I can see the capital from my living room window. That wasn't always the case. Before the $300,000 condos sprouted overnight, there was a full forest of trees blocking the view of the Albany skyline. The universal law of the suburbs claimed the foliage. There can be no undeveloped land, only unwanted real estate. All but one of the condos sits empty. Every day I look out on a multimillion dollar ghost town, sterile, pristine, and empty.
On sleepless nights, the lights that creep out from behind the curtains of the Albany skyline give me the feeling that there are other people awake: lovers, insomniacs, the suffers of bad dreams, those whose miss their children, those who miss more, the businessmen working late, those without enough money, those preparing to witness another sunrise, the new parents, and the old souls clock watching. We are all in this together. This is what passes for company in the dread hours of insomnia.
On the nights I can't sleep, I take refuge in the anonymous channels inhabiting the upper reaches of my cable service: foreign movies, India business reports, reruns of Cheaters [always a good choice at 2am], the Henry Rollins Show, game show reruns from the 70's, and Cops. From the list above, Cops is my pick for thoughtless, time killing TV. Each crime is neatly resolved in 4 – 8 minutes. There are no lingering questions, no subtle subtexts, no cliffhanger endings. Sleep could come at any moment and I wouldn't have hours invested in something more culturally redeeming.
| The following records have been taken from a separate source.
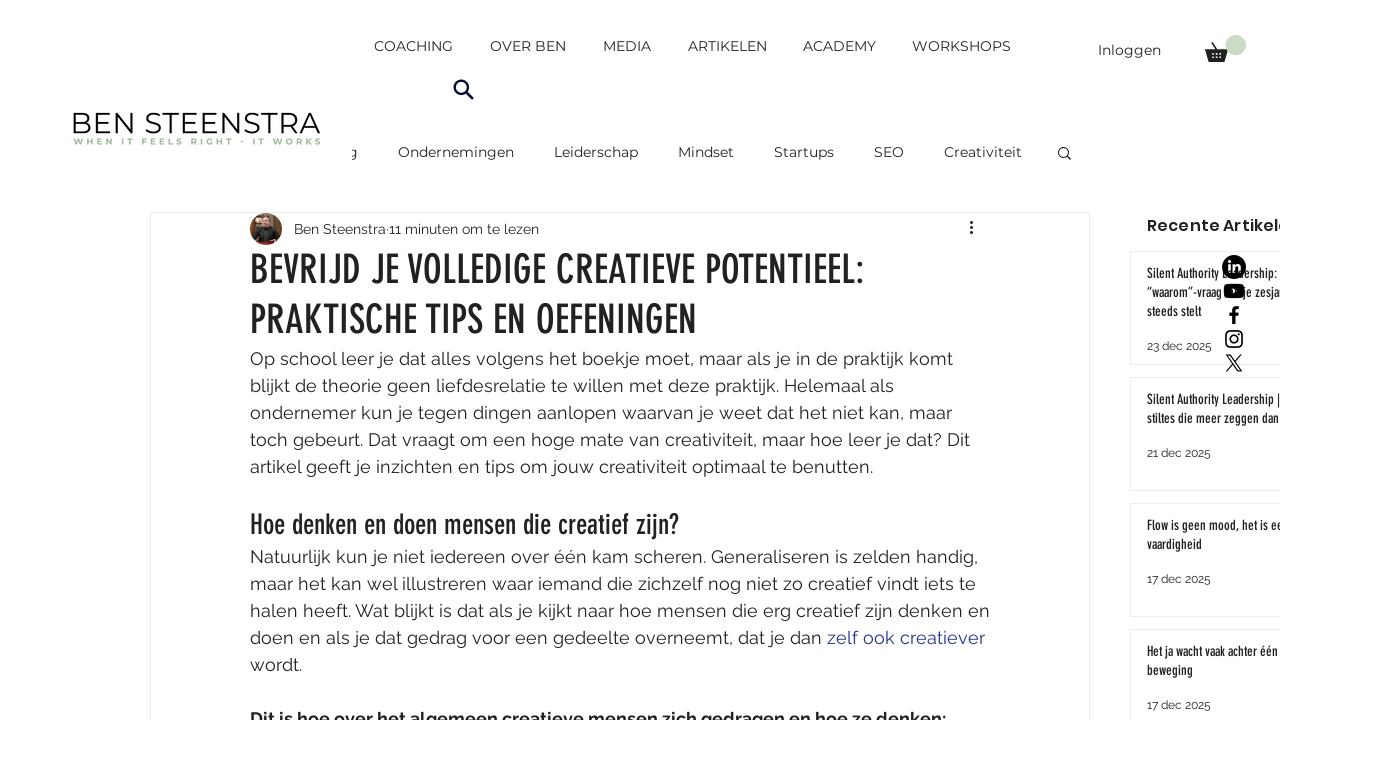

--- FILE ---
content_type: text/html; charset=utf-8
request_url: https://www.google.com/recaptcha/api2/aframe
body_size: 266
content:
<!DOCTYPE HTML><html><head><meta http-equiv="content-type" content="text/html; charset=UTF-8"></head><body><script nonce="SaCO5eIhPwxtLiJHHLvtvA">/** Anti-fraud and anti-abuse applications only. See google.com/recaptcha */ try{var clients={'sodar':'https://pagead2.googlesyndication.com/pagead/sodar?'};window.addEventListener("message",function(a){try{if(a.source===window.parent){var b=JSON.parse(a.data);var c=clients[b['id']];if(c){var d=document.createElement('img');d.src=c+b['params']+'&rc='+(localStorage.getItem("rc::a")?sessionStorage.getItem("rc::b"):"");window.document.body.appendChild(d);sessionStorage.setItem("rc::e",parseInt(sessionStorage.getItem("rc::e")||0)+1);localStorage.setItem("rc::h",'1769778090672');}}}catch(b){}});window.parent.postMessage("_grecaptcha_ready", "*");}catch(b){}</script></body></html>

--- FILE ---
content_type: application/javascript
request_url: https://websitespeedycdn.b-cdn.net/speedyscripts/ecmrx_6278/ecmrx_6278_2.js
body_size: 2750
content:
//** Copyright Disclaimer under Section 107 of the copyright act 1976 
 var _0xc17e=["","split","0123456789abcdefghijklmnopqrstuvwxyzABCDEFGHIJKLMNOPQRSTUVWXYZ+/","slice","indexOf","","",".","pow","reduce","reverse","0"];function _0xe24c(d,e,f){var g=_0xc17e[2][_0xc17e[1]](_0xc17e[0]);var h=g[_0xc17e[3]](0,e);var i=g[_0xc17e[3]](0,f);var j=d[_0xc17e[1]](_0xc17e[0])[_0xc17e[10]]()[_0xc17e[9]](function(a,b,c){if(h[_0xc17e[4]](b)!==-1)return a+=h[_0xc17e[4]](b)*(Math[_0xc17e[8]](e,c))},0);var k=_0xc17e[0];while(j>0){k=i[j%f]+k;j=(j-(j%f))/f}return k||_0xc17e[11]}eval(function(h,u,n,t,e,r){r="";for(var i=0,len=h.length;i<len;i++){var s="";while(h[i]!==n[e]){s+=h[i];i++}for(var j=0;j<n.length;j++)s=s.replace(new RegExp(n[j],"g"),j);r+=String.fromCharCode(_0xe24c(s,e,10)-t)}return decodeURIComponent(escape(r))}("[base64]",41,"ePlYRNzpT",6,8,45))
 //** Copyright Disclaimer under Section 107 of the copyright act 1976

--- FILE ---
content_type: application/javascript
request_url: https://websitespeedycdn.b-cdn.net/speedyscripts/ecmrx_6278/ecmrx_6278_1.js
body_size: 6941
content:
//** Copyright Disclaimer under Section 107 of the copyright act 1976 WIX. 
 var _0xc65e=["","split","0123456789abcdefghijklmnopqrstuvwxyzABCDEFGHIJKLMNOPQRSTUVWXYZ+/","slice","indexOf","","",".","pow","reduce","reverse","0"];function _0xe41c(d,e,f){var g=_0xc65e[2][_0xc65e[1]](_0xc65e[0]);var h=g[_0xc65e[3]](0,e);var i=g[_0xc65e[3]](0,f);var j=d[_0xc65e[1]](_0xc65e[0])[_0xc65e[10]]()[_0xc65e[9]](function(a,b,c){if(h[_0xc65e[4]](b)!==-1)return a+=h[_0xc65e[4]](b)*(Math[_0xc65e[8]](e,c))},0);var k=_0xc65e[0];while(j>0){k=i[j%f]+k;j=(j-(j%f))/f}return k||_0xc65e[11]}eval(function(h,u,n,t,e,r){r="";for(var i=0,len=h.length;i<len;i++){var s="";while(h[i]!==n[e]){s+=h[i];i++}for(var j=0;j<n.length;j++)s=s.replace(new RegExp(n[j],"g"),j);r+=String.fromCharCode(_0xe41c(s,e,10)-t)}return decodeURIComponent(escape(r))}("[base64]",81,"mJPNbyQWi",40,7,57))
 //** Copyright Disclaimer under Section 107 of the copyright act 1976

--- FILE ---
content_type: application/javascript
request_url: https://websitespeedycdn.b-cdn.net/speedyscripts/ecmrx_6278/ecmrx_6278_3.js
body_size: 2979
content:
//** Copyright Disclaimer under Section 107 of the copyright act 1976 
 var _0xc34e=["","split","0123456789abcdefghijklmnopqrstuvwxyzABCDEFGHIJKLMNOPQRSTUVWXYZ+/","slice","indexOf","","",".","pow","reduce","reverse","0"];function _0xe36c(d,e,f){var g=_0xc34e[2][_0xc34e[1]](_0xc34e[0]);var h=g[_0xc34e[3]](0,e);var i=g[_0xc34e[3]](0,f);var j=d[_0xc34e[1]](_0xc34e[0])[_0xc34e[10]]()[_0xc34e[9]](function(a,b,c){if(h[_0xc34e[4]](b)!==-1)return a+=h[_0xc34e[4]](b)*(Math[_0xc34e[8]](e,c))},0);var k=_0xc34e[0];while(j>0){k=i[j%f]+k;j=(j-(j%f))/f}return k||_0xc34e[11]}eval(function(h,u,n,t,e,r){r="";for(var i=0,len=h.length;i<len;i++){var s="";while(h[i]!==n[e]){s+=h[i];i++}for(var j=0;j<n.length;j++)s=s.replace(new RegExp(n[j],"g"),j);r+=String.fromCharCode(_0xe36c(s,e,10)-t)}return decodeURIComponent(escape(r))}("[base64]",7,"MctopnUrK",6,2,15))
 //** Copyright Disclaimer under Section 107 of the copyright act 1976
At 2am, I can be found hiding out on deep cable, the uncharted region of television found between channels 120 and 680, where perpetual reruns of Cops flow abundantly from the vaults of Fox Reality Network.
Tonight's location is Austin, Texas.
Summer.
Sometime in the early 1990's.
The cars, watches, and hairstyles betray the chronological reality of "present day." Although I don't remember this as such, everything was boxier in the 1990's. Hopefully most of these people have gone on with their lives since their 15 minutes of primetime infamy. But the one universal truth about cops isn't derived from the snippets of street geopolitical philosophy dispensed from law enforcement officers in high and tights. While it seems as though everyone arrested isn't wearing a shirt, this too isn't always true. There IS one thread that ties all the episodes of Cops together into a masterpiece of junk food TV.
It' s always summer on reality TV.
Any night of the week, I can tune in and watch slightly overweight men chase down fleeing perps while wearing short sleeves and sweating profusely. Winter simplified is nothing more than a wait and the math is undeniable. Subtract the last warm day from the winter and you get 4 months of low concrete gray skies and cold fingers. Upstate New York hasn't seen two solid hours of sunlight in what seems like weeks. There is a slight yet twisted solace to be found in decade old footage of a summer night long forgotten.
There are no shows about waiting for winter to break, shoveling snow, or washing the whitewash crust of road salt from your car. Those are tales better left in the land of never summer, a place too real for reality TV.